Marchés actions : chers ou pas chers ?

En annonçant la fin prochaine d’une politique monétaire ultra-accommodante, le président de la Réserve Fédérale Américaine a fait craindre aux investisseurs un assèchement plus rapide que prévu des flux de liquidités qui avaient permis aux marchés financiers ces dernières années de s’apprécier de façon quasi-indécente malgré un contexte macro-économique plutôt morose.

Et c’est alors que ce contexte s’améliore, notamment outre Atlantique, que les investisseurs sortent massivement des classes d’actifs sensées pourtant les faire participer à ce redémarrage économique. Ce paradoxe est en quelque sorte une réponse à l’irrationnel boursier de ces dernières années. En effet, les marchés ayant été abreuvés de liquidités par les banques centrales, leurs performances boursières répondaient davantage à une logique de flux qu’à une quelconque approche fondamentale. Sans cette bouée de sauvetage, les investisseurs vont maintenant devoir y regarder de plus près et être capable de distinguer le cher du bon marché, les actifs de valeur et ceux qui n’en ont pas.
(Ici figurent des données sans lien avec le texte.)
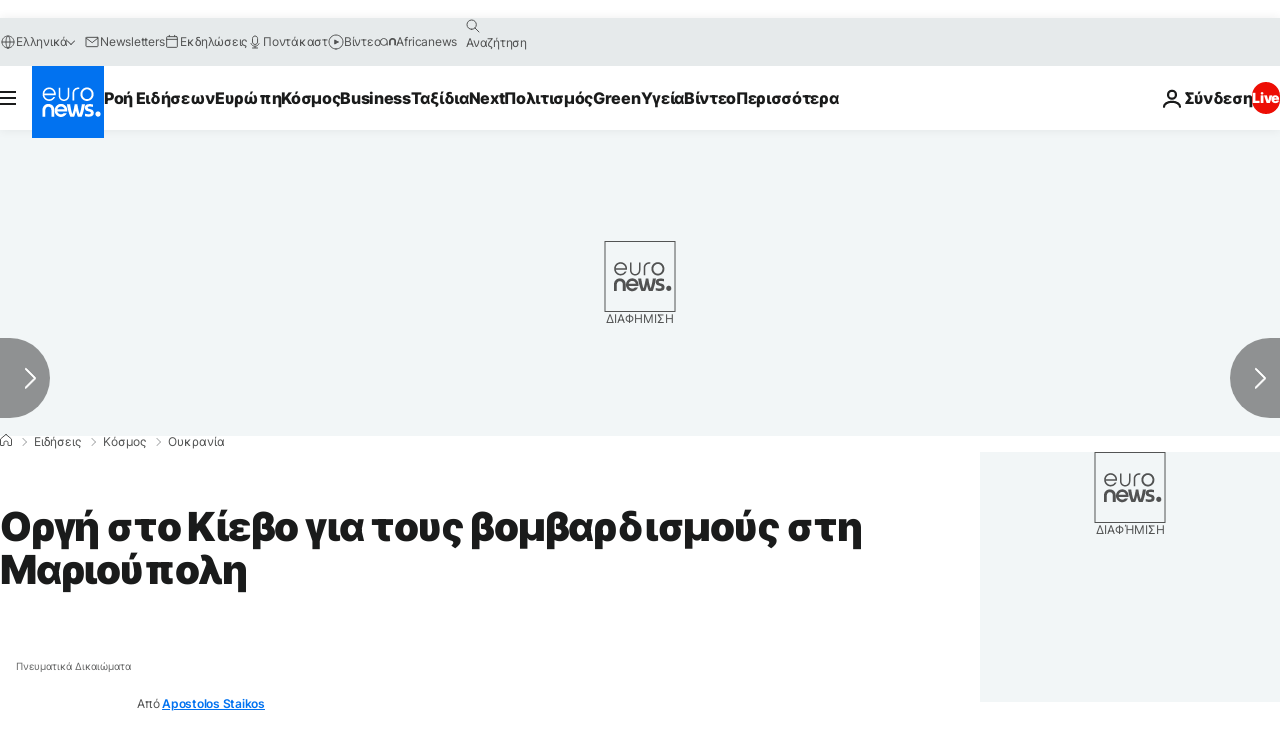

--- FILE ---
content_type: application/javascript
request_url: https://ml314.com/utsync.ashx?pub=&adv=&et=0&eid=84280&ct=js&pi=&fp=&clid=&if=0&ps=&cl=&mlt=&data=&&cp=https%3A%2F%2Fgr.euronews.com%2F2015%2F01%2F25%2Fporoshenko-remains-committed-to-minsk-peace-deal&pv=1769149862748_2ep240i5n&bl=en-us@posix&cb=7353686&return=&ht=&d=&dc=&si=1769149862748_2ep240i5n&cid=&s=1280x720&rp=&v=2.8.0.252
body_size: 715
content:
_ml.setFPI('3658502390451535999');_ml.syncCallback({"es":true,"ds":true});_ml.processTag({ url: 'https://dpm.demdex.net/ibs:dpid=22052&dpuuid=3658502390451535999&redir=', type: 'img' });
_ml.processTag({ url: 'https://idsync.rlcdn.com/395886.gif?partner_uid=3658502390451535999', type: 'img' });
_ml.processTag({ url: 'https://match.adsrvr.org/track/cmf/generic?ttd_pid=d0tro1j&ttd_tpi=1', type: 'img' });
_ml.processTag({ url: 'https://ib.adnxs.com/getuid?https://ml314.com/csync.ashx%3Ffp=$UID%26person_id=3658502390451535999%26eid=2', type: 'img' });
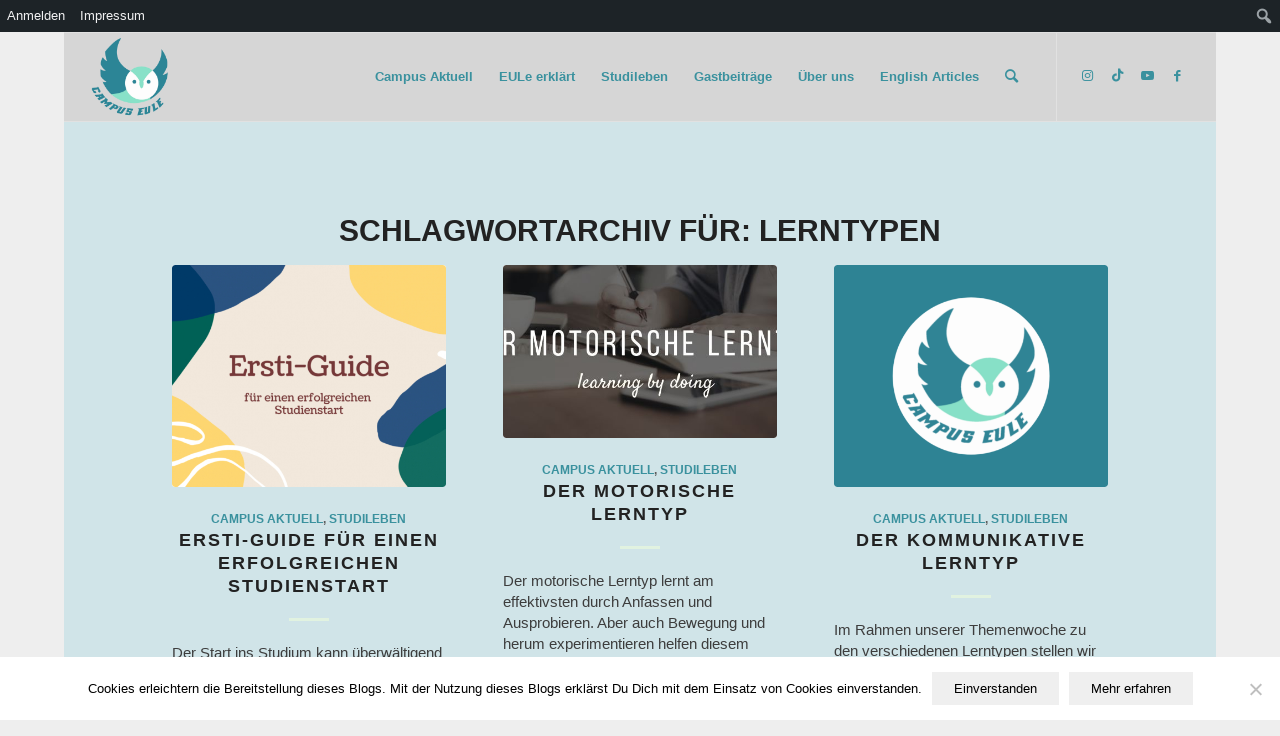

--- FILE ---
content_type: text/javascript
request_url: https://blogs.uni-bremen.de/eule/wp-content/mu-plugins/zmml_opencast.js?ver=6.9
body_size: 40
content:
// zmml opencast iframe helper
//

function resizeFrameOC(elem){
    var width = jQuery(elem).width()
    var height = width/16*9;
    jQuery(elem).height(height);
}

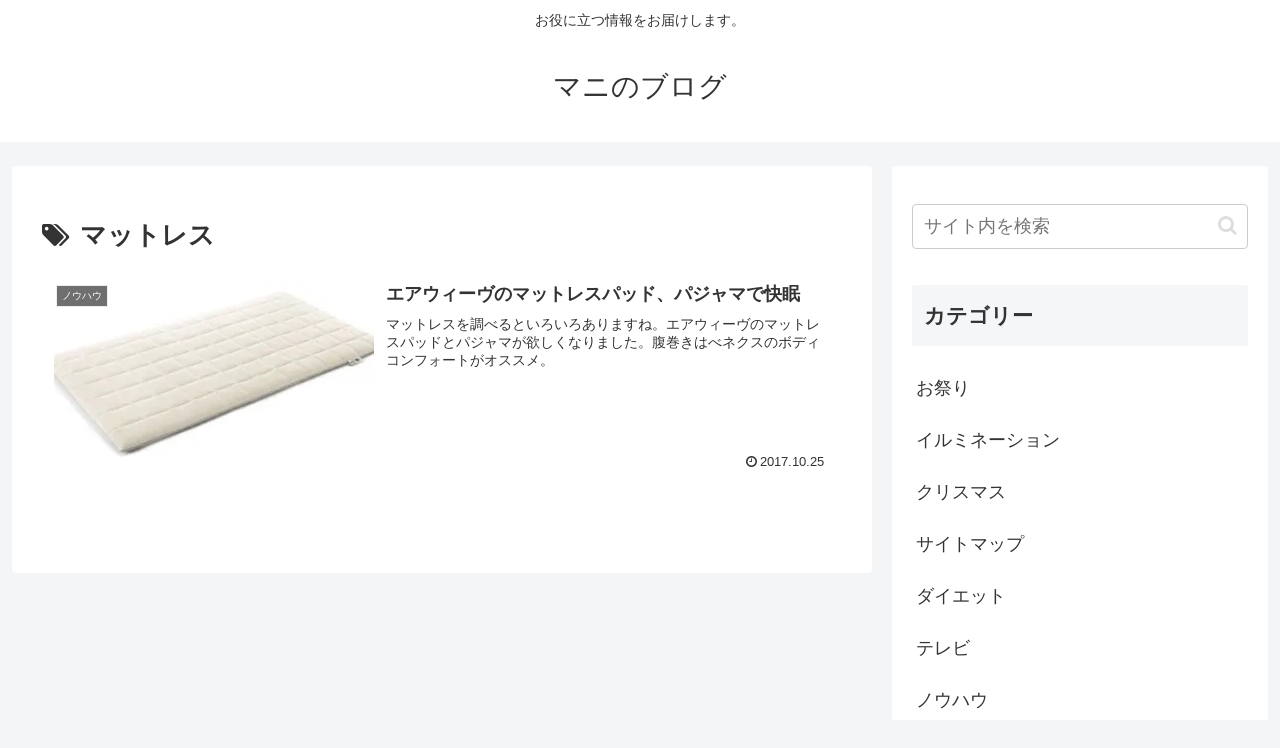

--- FILE ---
content_type: text/html; charset=utf-8
request_url: https://www.google.com/recaptcha/api2/aframe
body_size: 266
content:
<!DOCTYPE HTML><html><head><meta http-equiv="content-type" content="text/html; charset=UTF-8"></head><body><script nonce="NsrPjpazrEcxO8ZCYiwWcw">/** Anti-fraud and anti-abuse applications only. See google.com/recaptcha */ try{var clients={'sodar':'https://pagead2.googlesyndication.com/pagead/sodar?'};window.addEventListener("message",function(a){try{if(a.source===window.parent){var b=JSON.parse(a.data);var c=clients[b['id']];if(c){var d=document.createElement('img');d.src=c+b['params']+'&rc='+(localStorage.getItem("rc::a")?sessionStorage.getItem("rc::b"):"");window.document.body.appendChild(d);sessionStorage.setItem("rc::e",parseInt(sessionStorage.getItem("rc::e")||0)+1);localStorage.setItem("rc::h",'1768502053870');}}}catch(b){}});window.parent.postMessage("_grecaptcha_ready", "*");}catch(b){}</script></body></html>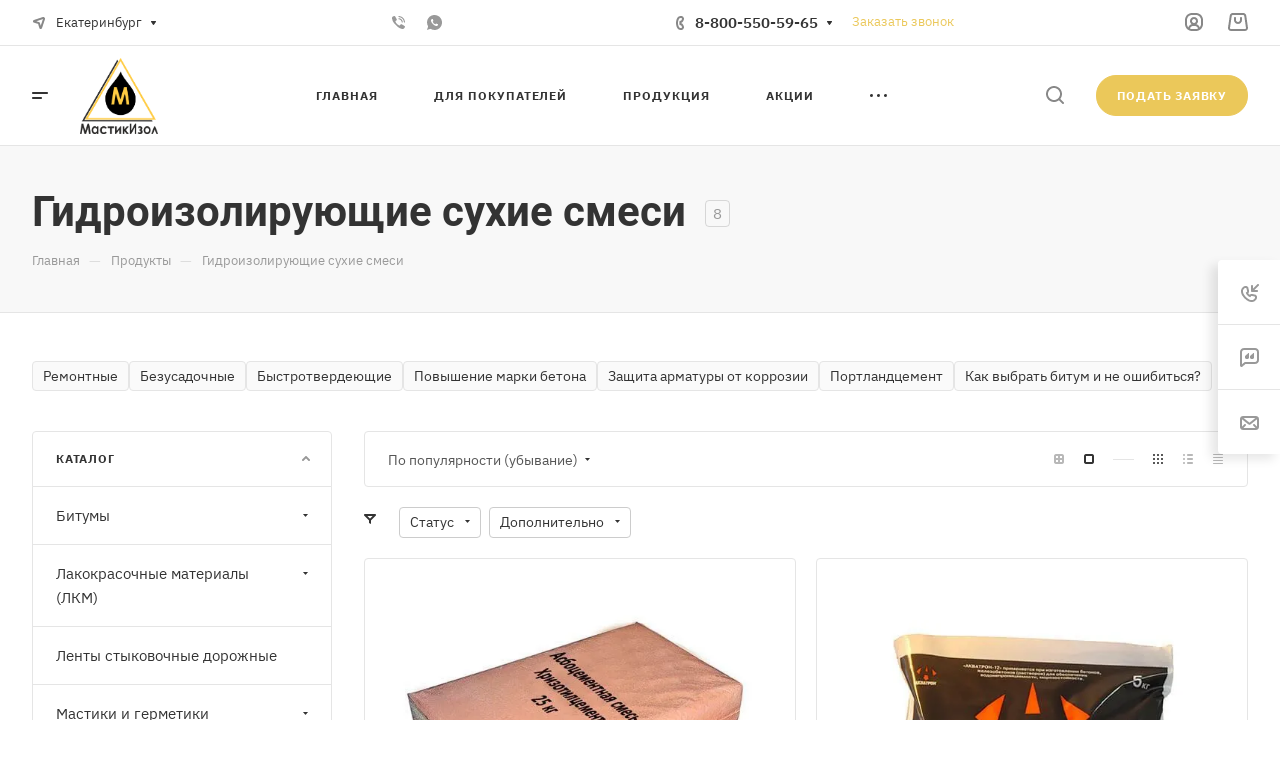

--- FILE ---
content_type: text/css
request_url: https://mastikaizol.ru/bitrix/cache/css/s1/aspro-allcorp3/page_1a8928de52a8f2fed699adf20b96c119/page_1a8928de52a8f2fed699adf20b96c119_v1.css?17443518745463
body_size: 1453
content:


/* Start:/bitrix/templates/aspro-allcorp3/components/bitrix/catalog/main/style.min.css?17443516521874*/
.group_description_block.bottom{padding:40px 0 0;margin-bottom:30px}.no_goods{padding:87px 30px 50px;border-top:1px solid #e5e5e5}.js-load-wrapper>.no_goods{margin-top:-1px}.no_goods .no_products{position:relative}.no_goods .no_products:before{content:"";position:relative;width:117px;height:117px;background:url(/bitrix/templates/aspro-allcorp3/components/bitrix/catalog/main/../../../../images/empty_catalog.png) 0 0 no-repeat;display:block;margin:auto auto 23px}.no_goods .button{float:right;margin:17px 0 0}.wrap_text_empty{padding:10px 0 15px 0;text-align:center}.wrap_text_empty .middle_text{padding:16px 0 0;display:inline-block}#main .catalog-maxwidth .bottom-links-block,#main .catalog-maxwidth .catalog-detail__bottom-info .detail-block:not(.tizers){margin-left:auto;margin-right:auto}html.bx-ie #main .catalog-maxwidth .bottom-links-block,html.bx-ie #main .catalog-maxwidth .catalog-detail__bottom-info .detail-block:not(.tizers){flex-basis:auto}.right_block.narrow_N .catalog-maxwidth .bottom-links-block,.right_block.narrow_N .catalog-maxwidth .catalog-detail__bottom-info .detail-block:not(.tizers){max-width:1156px}.section-content-wrapper .text_after_items{margin-top:49px}.catalog-detail__gallery{max-width:calc(var(--sizeImage) + var(--paddingRightLeft,0px));max-height:calc((var(--sizeImage) * var(--ratio,1)) + var(--bottomGallery,70px))}.catalog-detail__gallery-wrapper{position:relative;width:100%;padding-top:var(--paddingImage,100%)}.catalog-detail__gallery__item--big{position:relative;padding-top:var(--paddingImage,100%);width:100%;height:100%;line-height:var(--sizeImage);max-width:var(--sizeImage);max-height:var(--sizeImage);margin:0 auto}.catalog-detail__gallery.catalog-detail__gallery--vertical{padding-left:90px;max-width:calc(var(--sizeImage) + var(--paddingRightLeft,90px))}@media (max-width:1199px){.catalog-detail__gallery.catalog-detail__gallery--vertical{padding-left:0;max-width:var(--sizeImage)}}
/* End */


/* Start:/bitrix/templates/aspro-allcorp3/css/landings-list.min.css?17443516672681*/
.landings-list__title{padding-bottom:15px;margin-top:30px;}.landings-list__info .landings-list__info-wrapper{gap:8px;}.landings-list__info-wrapper.with-slider{overflow-x:auto;white-space:nowrap;scrollbar-width:none;-ms-overflow-style:none;}#main .landings-list__info-wrapper.with-slider{padding-right:24px;}.landings-list__info-wrapper.with-slider::-webkit-scrollbar{width:0;background:0 0;}.landings-list__item{display:inline-block;padding-bottom:8px;order:1;}.landings-list__item.active{order:0;}.landings-list__info-wrapper.last,.landings-list__item.last{padding-right:18px;}.landings-list__item .landings-list__name,.landings-list__item .landings-list__item--js-more{padding:6px 10px 6px;position:relative;display:block;line-height:16px;cursor:pointer;}.landings-list__item .landings-list__name:not(.landings-list__item--active){color:#333;color:var(--white_text_black);background-color:#fafafa;background-color:var(--light_bg_black);border-color:#cacaca;border-color:var(--stroke_black);}.landings-list__item .landings-list__name:not(.landings-list__item--active):hover{background-color:#fff;background-color:var(--card_bg_black);border-color:#fff;border-color:var(--card_bg_hover_black);}.landings-list__name:not(.landings-list__item--js-more) .svg{display:none;}.landings-list__name.landings-list__item--active{border-color:transparent;}.landings-list__name.landings-list__item--js-more{background-color:transparent;}.landings-list__item--js-more span{border-bottom:1px dotted;}.landings-list__name.landings-list__item--reset{padding-right:29px;}.landings-list__name.landings-list__item--reset .landings-list__clear-filter{position:absolute;top:0;right:0;bottom:0;width:33px;border-radius:0 3px 3px 0;cursor:pointer;}.landings-list__name.landings-list__item--reset .landings-list__clear-filter svg{position:absolute;right:9px;top:50%;margin-top:-4px;}.landings-list__name.landings-list__item--reset .landings-list__clear-filter svg path{fill:#fff;}.landings-list__item--filled-bg.landings-list__name span{border-bottom:none;}.landings-list__item--filled-bg:not(:hover),.landings-list__item--hover-bg:hover{background:#f0f0f0;}.landings-list__item--js-more span{margin-right:10px;}.landings-list__item--js-more svg{transition:transform .2s;}.landings-list__item--js-more.opened svg{transform:rotate(180deg);}.landings-list__item--active{color:#fff;}.landings-list + .landings-list .landings-list__title{display:none;}.landings-list__section-wrap{display:flex;}.landings-list__section-title{margin-right:8px;white-space:nowrap;}.landings-list__info .landings-list__section-title{padding-bottom:10px;}@media(max-width:767px){.landings-list__section-wrap{flex-direction:column}}
/* End */


/* Start:/bitrix/templates/aspro-allcorp3/css/images_detail.min.css?1724225208274*/
.catalog-detail__gallery{--sizeImage:520px;--bottomGallery:74px}.catalog-detail__gallery--322px{--sizeImage:322px}.catalog-detail__gallery--388px{--sizeImage:388px}.catalog-detail__gallery--454px{--sizeImage:454px}.ratio--horizontal{--ratio:2/3}.ratio--vertical{--ratio:3/2}
/* End */
/* /bitrix/templates/aspro-allcorp3/components/bitrix/catalog/main/style.min.css?17443516521874 */
/* /bitrix/templates/aspro-allcorp3/css/landings-list.min.css?17443516672681 */
/* /bitrix/templates/aspro-allcorp3/css/images_detail.min.css?1724225208274 */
Et il est vrai que dans un premier temps, la hausse des taux d’intérêt observée depuis plus d’un mois, qui dépasse 100bp aux Etats-Unis et 70 en Europe pour les taux à 10 ans, rend mécaniquement les actions et les obligations nettement plus chères qu’auparavant. Mais, notamment sur les marchés actions, ces valorisations relatives aux taux d’intérêts avaient été quelque peu oubliées, du fait même du niveau trop faible des taux. En reprenant ce vieux modèle simpliste qu’Alan Greenspan avait mis en avant dans la fin des années 90 lorsqu’il parlait d’exubérance irrationnelle et qui consiste à rapporter le bénéfice prévu au taux d’intérêt pour obtenir une valorisation d’équilibre et en l’appliquant au marché américain, on obtenait en début d’année un prix cible de 6600 sur le SP500 alors que l’indice lui-même dépassait à peine 1400. Bien évidemment, devant l’absurdité du résultat personne ne le soulignait et l’on se contentait bien souvent de dire : « Les marchés actions sont peu chers …». Le calcul aujourd’hui donne un résultat presque aussi aberrant avec un prix cible supérieur à 460 pour un indice autour de 1600, soit 30% de moins qu’il y a 6 mois.
Trop simpliste pour être réaliste, ce modèle va toutefois revenir dans un coin des tableurs au fur et à mesure de la remontée des taux d’intérêts et un jour peut-être, Ben Bernanke, comme son prédécesseur, y fera référence.

En d’autres termes, nous rentrons probablement dans une phase de normalisation, une phase durant laquelle les marchés devraient être moins pollués par ces mesures de soutien sans limite et offrir davantage de visibilité sur la valeur des actifs. Et alors, on se rendra compte progressivement que les obligations étaient chères alors que les actions, malgré une baisse sensible de leur attractivité restent pour la plupart peu valorisées.